Problems to work on:
1. In the review of Thirteen, whom is Eddie Flynn hired to defend?
2. Reproduce the part of the review of Thirteen that begins at the words "36217425I grew up" and ends after the words "the first place.".
3. Go on writing the review of Thirteen from the point where it stops.

Source extract:

···

Review | Thirteen, Steve Cavanagh

36217425I grew up absolutely loving John Grisham novels, and Runaway Jury was one of my all time favourite legal thrillers. I loved the insight into the complexity of the justice system and I was fascinated by the idea of manipulating the outcome not through dazzling legal arguments but rather by controlling the ‘ordinary people’ tasked to make the decision. I haven’t read a lot of legal thrillers in a while, but Steve Cavanagh’s Thirteen reminded me of why I loved them so much in the first place.

In Runaway Jury, the trial was about the tobacco industry and the jury infiltration raised questions about corporate responsibility, government regulation and other larger scale justice issues. Cavanagh’s novel takes a different slant and introduces us to a serial killer who joins juries in order to manipulate the outcome on murders. Thirteen is the fourth in the Eddie Flynn series about a con man turned lawyer, and in this novel, Eddie is hired to defend a famous actor accused of murdering his wife and her lover in their bed. As Eddie and his colleagues investigate the murder, they realize that there may be ties to other murders in other cities, and that the real killer may be in the courtroom with them. I thought that the psychological profile on the killer’s motives could have been fleshed out a bit better (calling the team from Criminal Minds!), but overall, I found the killer and his infiltration of the justice system to be chilling.

···

Supplied information:
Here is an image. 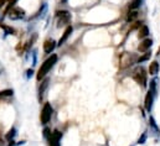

···

Task responses:
1. A famous actor accused of murdering his wife and her lover in their bed.

2.
36217425I grew up absolutely loving John Grisham novels, and Runaway Jury was one of my all time favourite legal thrillers. I loved the insight into the complexity of the justice system and I was fascinated by the idea of manipulating the outcome not through dazzling legal arguments but rather by controlling the ‘ordinary people’ tasked to make the decision. I haven’t read a lot of legal thrillers in a while, but Steve Cavanagh’s Thirteen reminded me of why I loved them so much in the first place.

3.
I couldn’t put this book down and devoured it in a couple of days. I loved the legal tactics from Eddie and the prosecuting attorney, and the drama of their courtroom theatrics. I love the strategy that went into building and delivering their cases, and I was fascinated by the spot-on analysis of jury consultant Arnold Novoselic. The courtroom scenes and legal strategy meetings took me right back to me as a teenager when I was devouring John Grisham books and dreaming of becoming a lawyer myself.

I also loved the scenes from the serial killer’s perspective. He’s totally messed up and his priorities are definitely screwy, and it was fun to imagine who he was impersonating on the jury. I like that Cavanagh gives us a bit of insight into his childhood which gives some clarity to his motives without actually making him a sympathetic character. He’s pure evil, and almost gleeful in his cat-and-mouse game with Eddie Flynn. He’s a compelling villain, one for whom the game’s the thing, and it was fun to see how he reacts to finally meeting his match.

Thirteen reminds me of Grisham at his best, with the added thrill of a serial killer twist. It’s just pure fun, and highly recommended for fans of legal thrillers.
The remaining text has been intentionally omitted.